> [What to do]: From the entries below, copy every line holding the word "States".

---------- Input data

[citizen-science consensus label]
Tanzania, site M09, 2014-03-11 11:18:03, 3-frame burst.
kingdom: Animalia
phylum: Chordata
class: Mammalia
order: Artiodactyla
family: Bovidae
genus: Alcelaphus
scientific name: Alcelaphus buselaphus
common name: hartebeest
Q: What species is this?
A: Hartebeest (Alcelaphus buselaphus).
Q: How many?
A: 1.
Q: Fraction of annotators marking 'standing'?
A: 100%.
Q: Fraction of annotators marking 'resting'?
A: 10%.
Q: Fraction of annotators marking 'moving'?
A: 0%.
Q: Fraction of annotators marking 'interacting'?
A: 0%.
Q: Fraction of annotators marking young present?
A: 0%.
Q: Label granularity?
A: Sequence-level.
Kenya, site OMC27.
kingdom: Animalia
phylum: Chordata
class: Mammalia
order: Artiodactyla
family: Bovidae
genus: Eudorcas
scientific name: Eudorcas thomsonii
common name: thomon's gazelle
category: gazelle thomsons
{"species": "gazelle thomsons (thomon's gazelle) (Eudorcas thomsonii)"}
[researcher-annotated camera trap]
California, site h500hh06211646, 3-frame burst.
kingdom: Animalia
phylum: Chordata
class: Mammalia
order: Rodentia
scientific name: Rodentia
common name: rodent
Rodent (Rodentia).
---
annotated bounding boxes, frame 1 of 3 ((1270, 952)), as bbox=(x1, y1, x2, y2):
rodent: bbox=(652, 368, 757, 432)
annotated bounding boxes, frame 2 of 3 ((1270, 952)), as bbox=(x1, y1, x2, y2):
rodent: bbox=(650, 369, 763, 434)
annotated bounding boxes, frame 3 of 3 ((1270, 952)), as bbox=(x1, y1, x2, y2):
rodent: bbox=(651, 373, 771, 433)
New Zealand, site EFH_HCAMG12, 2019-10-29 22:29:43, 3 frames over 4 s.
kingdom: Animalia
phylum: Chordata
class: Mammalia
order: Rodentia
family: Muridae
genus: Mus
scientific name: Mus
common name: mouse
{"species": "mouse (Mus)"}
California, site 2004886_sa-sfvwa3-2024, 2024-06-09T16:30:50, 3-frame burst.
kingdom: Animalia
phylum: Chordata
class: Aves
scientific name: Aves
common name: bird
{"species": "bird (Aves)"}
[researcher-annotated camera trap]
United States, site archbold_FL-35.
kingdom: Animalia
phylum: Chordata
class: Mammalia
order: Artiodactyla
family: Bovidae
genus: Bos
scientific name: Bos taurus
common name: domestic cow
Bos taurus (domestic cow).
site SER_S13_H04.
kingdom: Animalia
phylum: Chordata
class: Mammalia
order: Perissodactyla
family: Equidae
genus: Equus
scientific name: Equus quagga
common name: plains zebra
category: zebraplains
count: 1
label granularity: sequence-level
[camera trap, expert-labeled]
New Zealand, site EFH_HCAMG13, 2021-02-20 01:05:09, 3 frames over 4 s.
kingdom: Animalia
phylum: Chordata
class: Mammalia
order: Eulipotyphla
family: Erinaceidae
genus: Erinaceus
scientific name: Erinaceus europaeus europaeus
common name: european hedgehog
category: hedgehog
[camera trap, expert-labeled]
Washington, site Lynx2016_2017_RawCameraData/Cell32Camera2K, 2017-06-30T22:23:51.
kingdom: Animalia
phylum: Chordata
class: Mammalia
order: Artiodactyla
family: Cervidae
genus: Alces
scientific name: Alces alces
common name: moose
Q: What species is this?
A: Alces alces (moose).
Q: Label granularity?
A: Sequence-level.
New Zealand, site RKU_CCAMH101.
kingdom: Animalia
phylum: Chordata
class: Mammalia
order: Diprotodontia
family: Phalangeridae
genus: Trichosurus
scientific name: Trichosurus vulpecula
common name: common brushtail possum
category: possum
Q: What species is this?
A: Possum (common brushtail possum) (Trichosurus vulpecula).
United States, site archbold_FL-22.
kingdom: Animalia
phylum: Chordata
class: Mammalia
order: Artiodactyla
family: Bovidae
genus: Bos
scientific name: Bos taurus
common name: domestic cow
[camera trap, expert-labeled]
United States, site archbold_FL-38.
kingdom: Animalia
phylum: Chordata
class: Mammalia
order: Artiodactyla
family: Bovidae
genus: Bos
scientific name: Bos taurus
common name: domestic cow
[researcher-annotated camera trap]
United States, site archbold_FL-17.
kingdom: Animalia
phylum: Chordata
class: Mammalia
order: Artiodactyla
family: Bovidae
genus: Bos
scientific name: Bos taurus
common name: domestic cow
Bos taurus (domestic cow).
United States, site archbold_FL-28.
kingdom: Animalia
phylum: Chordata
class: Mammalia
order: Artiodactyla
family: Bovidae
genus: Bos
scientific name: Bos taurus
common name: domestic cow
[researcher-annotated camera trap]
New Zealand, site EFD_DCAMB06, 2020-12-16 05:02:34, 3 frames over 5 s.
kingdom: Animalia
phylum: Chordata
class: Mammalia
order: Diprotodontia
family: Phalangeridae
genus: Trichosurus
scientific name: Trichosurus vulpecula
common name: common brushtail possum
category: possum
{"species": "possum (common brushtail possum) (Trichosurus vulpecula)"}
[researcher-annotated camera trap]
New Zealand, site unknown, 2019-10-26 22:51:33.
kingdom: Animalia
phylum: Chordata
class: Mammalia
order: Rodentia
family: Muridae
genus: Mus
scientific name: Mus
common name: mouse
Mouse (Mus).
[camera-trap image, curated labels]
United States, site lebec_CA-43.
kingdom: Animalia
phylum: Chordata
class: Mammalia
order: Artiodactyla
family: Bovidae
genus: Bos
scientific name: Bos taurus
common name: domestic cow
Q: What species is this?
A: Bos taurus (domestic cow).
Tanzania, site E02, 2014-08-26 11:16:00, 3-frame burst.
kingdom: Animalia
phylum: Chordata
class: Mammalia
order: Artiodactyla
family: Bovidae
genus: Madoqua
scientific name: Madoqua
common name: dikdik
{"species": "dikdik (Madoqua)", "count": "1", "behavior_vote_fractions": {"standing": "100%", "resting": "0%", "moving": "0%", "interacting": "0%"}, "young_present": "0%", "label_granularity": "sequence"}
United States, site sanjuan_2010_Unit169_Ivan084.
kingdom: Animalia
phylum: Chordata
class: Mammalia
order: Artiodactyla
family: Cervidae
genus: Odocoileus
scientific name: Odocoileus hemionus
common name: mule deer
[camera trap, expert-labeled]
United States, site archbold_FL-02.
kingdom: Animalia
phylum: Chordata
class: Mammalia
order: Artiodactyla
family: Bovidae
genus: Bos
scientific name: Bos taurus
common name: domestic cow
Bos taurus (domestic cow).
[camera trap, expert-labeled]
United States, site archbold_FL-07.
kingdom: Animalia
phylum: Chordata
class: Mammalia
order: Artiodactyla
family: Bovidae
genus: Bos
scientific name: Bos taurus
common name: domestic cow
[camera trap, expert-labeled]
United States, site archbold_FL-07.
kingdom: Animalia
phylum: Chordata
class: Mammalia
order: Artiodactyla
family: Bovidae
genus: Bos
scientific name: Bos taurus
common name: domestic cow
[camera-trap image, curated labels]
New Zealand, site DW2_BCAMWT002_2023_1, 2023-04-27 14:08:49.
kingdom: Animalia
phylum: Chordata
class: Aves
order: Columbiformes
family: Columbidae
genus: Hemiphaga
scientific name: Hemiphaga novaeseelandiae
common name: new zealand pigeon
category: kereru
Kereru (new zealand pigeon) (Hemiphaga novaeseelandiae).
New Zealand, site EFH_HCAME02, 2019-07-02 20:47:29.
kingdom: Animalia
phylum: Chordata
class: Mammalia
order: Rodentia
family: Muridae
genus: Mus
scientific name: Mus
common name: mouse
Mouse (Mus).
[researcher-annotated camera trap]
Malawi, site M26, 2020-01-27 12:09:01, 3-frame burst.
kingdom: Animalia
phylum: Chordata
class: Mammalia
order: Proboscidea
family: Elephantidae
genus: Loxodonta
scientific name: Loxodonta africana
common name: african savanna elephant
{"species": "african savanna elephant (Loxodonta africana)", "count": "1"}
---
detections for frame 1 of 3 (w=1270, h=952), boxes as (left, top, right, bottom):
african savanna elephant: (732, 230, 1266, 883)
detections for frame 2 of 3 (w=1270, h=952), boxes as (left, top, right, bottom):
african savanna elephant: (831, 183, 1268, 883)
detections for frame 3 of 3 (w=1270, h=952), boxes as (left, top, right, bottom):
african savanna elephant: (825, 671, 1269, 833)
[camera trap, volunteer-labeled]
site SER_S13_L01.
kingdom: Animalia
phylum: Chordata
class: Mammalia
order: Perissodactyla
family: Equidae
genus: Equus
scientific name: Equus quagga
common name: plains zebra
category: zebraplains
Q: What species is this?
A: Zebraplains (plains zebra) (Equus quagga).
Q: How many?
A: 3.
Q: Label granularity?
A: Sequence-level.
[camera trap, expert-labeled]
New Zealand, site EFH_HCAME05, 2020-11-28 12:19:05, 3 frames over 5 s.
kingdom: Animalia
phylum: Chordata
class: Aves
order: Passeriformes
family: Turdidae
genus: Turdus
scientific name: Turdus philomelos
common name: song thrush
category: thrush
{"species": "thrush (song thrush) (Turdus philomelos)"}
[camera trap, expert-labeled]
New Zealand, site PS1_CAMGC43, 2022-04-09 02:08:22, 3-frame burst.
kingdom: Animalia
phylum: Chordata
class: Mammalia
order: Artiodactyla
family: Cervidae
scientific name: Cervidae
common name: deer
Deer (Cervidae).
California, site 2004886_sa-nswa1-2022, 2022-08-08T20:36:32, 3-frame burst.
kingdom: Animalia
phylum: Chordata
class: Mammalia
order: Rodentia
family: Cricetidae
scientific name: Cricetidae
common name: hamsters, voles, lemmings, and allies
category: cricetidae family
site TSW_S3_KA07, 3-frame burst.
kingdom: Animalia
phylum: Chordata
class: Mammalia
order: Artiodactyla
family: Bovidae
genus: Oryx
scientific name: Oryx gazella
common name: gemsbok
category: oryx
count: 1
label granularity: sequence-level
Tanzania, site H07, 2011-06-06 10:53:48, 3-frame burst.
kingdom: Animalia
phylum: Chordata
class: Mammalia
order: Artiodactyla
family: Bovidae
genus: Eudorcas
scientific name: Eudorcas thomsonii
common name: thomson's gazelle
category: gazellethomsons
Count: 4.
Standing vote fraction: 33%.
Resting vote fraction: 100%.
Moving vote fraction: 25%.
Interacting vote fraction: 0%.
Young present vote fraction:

--------------------

> [Solution to the exercise]:
United States, site archbold_FL-35.
United States, site archbold_FL-22.
United States, site archbold_FL-38.
United States, site archbold_FL-17.
United States, site archbold_FL-28.
United States, site lebec_CA-43.
United States, site sanjuan_2010_Unit169_Ivan084.
United States, site archbold_FL-02.
United States, site archbold_FL-07.
United States, site archbold_FL-07.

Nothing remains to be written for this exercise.